Analysis of temperature variation influence on Q-factor and mode-matching of 2-DOF vibratory rotational velocity sensor

J. Nazdrowicz, A. Napieralski
Lodz University of Technology,
Poland

Keywords: MEMS Vibratory Gyroscope, Q-factor, mode-matching, eigenfrequency

Summary:

Temperature is the most important factor influences on MEMS vibratory gyroscope operational performance. It impacts either on geometry deformation or physical properties of the materials whole device composed of. For that reason device disigners should take into consideration target application of the device and enironmental limitation. In the paper authors pointed out the following considerations very important under temperature impact on whole device: - Spring coefficients of resonator and accelerometer variation, - Total damping coefficient change (consisted of slide and squeeze damping), - because of temperature expansion phenomena and Young’s modulus temperature dependency), - thermal expansion coefficient variation as temperature varies, - Young’s Modulus temperature dependency, - Geometry deformation, - Constant mass. Authors in this paper show method of simulation in multi-tools environment gyroscope with temperature dependency. Facts depicted above were entry point to create models in COMSOL (2-DOF) with two masses: inertial central mass and inertial frame. Based on natural frequencies calculation model representing operation of the gyroscope was created in Simulink environment. To automate calculation for different temperature, Simulink model was supported with Matlab script. Results obtained from FEM simulation were compared with these obtained from 2nd order equation results.

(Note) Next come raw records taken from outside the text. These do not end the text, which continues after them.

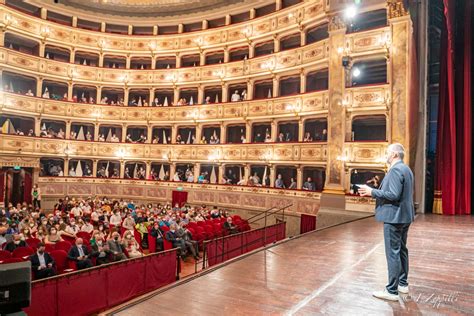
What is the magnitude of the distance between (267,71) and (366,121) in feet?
20.1

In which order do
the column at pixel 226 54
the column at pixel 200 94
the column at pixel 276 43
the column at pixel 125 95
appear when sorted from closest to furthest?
1. the column at pixel 276 43
2. the column at pixel 226 54
3. the column at pixel 200 94
4. the column at pixel 125 95

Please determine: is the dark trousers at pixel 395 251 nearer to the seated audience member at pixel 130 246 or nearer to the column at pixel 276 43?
the seated audience member at pixel 130 246

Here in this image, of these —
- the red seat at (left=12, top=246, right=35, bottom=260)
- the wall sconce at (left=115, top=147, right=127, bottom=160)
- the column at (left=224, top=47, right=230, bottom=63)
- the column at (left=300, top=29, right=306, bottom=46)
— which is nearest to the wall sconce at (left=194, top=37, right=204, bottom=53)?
the column at (left=224, top=47, right=230, bottom=63)

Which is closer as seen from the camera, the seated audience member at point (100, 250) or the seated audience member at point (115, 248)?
the seated audience member at point (100, 250)

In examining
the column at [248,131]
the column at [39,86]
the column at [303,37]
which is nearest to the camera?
the column at [303,37]

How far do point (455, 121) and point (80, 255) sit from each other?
37.1 ft

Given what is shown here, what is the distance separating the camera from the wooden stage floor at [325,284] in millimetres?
3355

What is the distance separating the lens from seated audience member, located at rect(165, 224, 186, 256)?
35.7 feet

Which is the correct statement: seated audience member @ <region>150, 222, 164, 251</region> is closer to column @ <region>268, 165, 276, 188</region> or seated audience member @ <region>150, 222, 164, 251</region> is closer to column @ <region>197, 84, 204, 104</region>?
column @ <region>268, 165, 276, 188</region>

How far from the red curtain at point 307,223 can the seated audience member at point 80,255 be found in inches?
362

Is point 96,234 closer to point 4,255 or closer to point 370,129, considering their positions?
point 4,255

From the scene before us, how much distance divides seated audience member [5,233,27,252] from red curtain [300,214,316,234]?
1036 centimetres

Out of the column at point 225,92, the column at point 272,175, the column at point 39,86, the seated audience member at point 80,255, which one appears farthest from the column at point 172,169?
the seated audience member at point 80,255

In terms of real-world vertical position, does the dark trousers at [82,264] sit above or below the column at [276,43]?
below
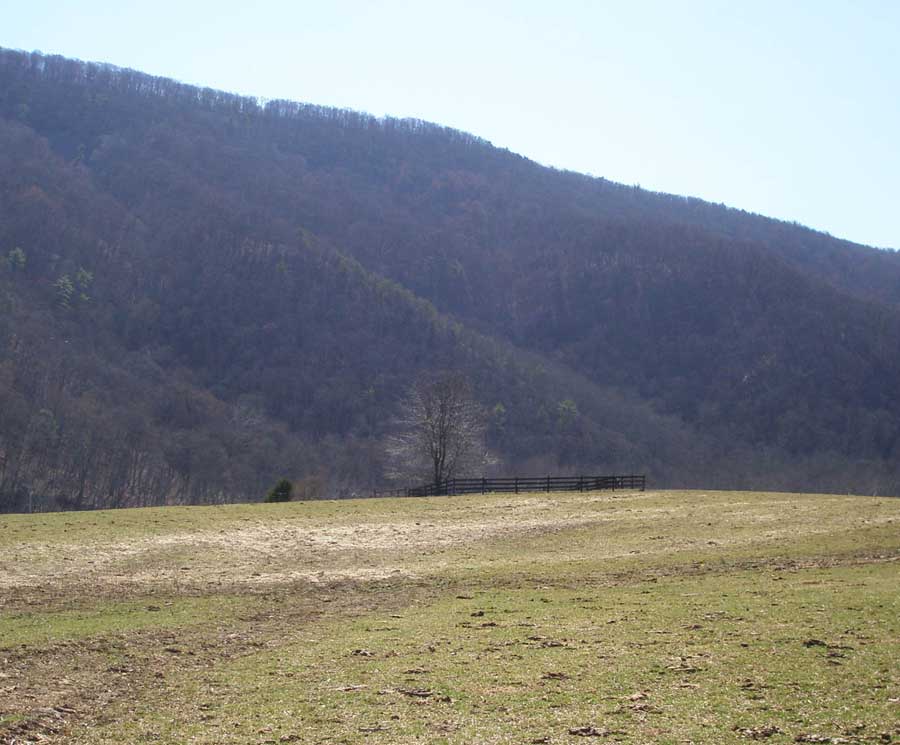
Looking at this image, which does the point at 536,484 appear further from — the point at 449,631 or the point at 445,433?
the point at 449,631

Moreover FEM simulation results were used to calculate total spring coefficient which is very complex to calculate analytically with use well-known formulas. Because Q factor is crucial quantity in device performance assessment, it was calculated in dependency for both resonator and accelerometer (fig.2). The natural frequency and Q factor is used to simulate dynamics of gyroscope and compare magnitude and phase for different geometry configuration to find optimal geometry for good mode-matching.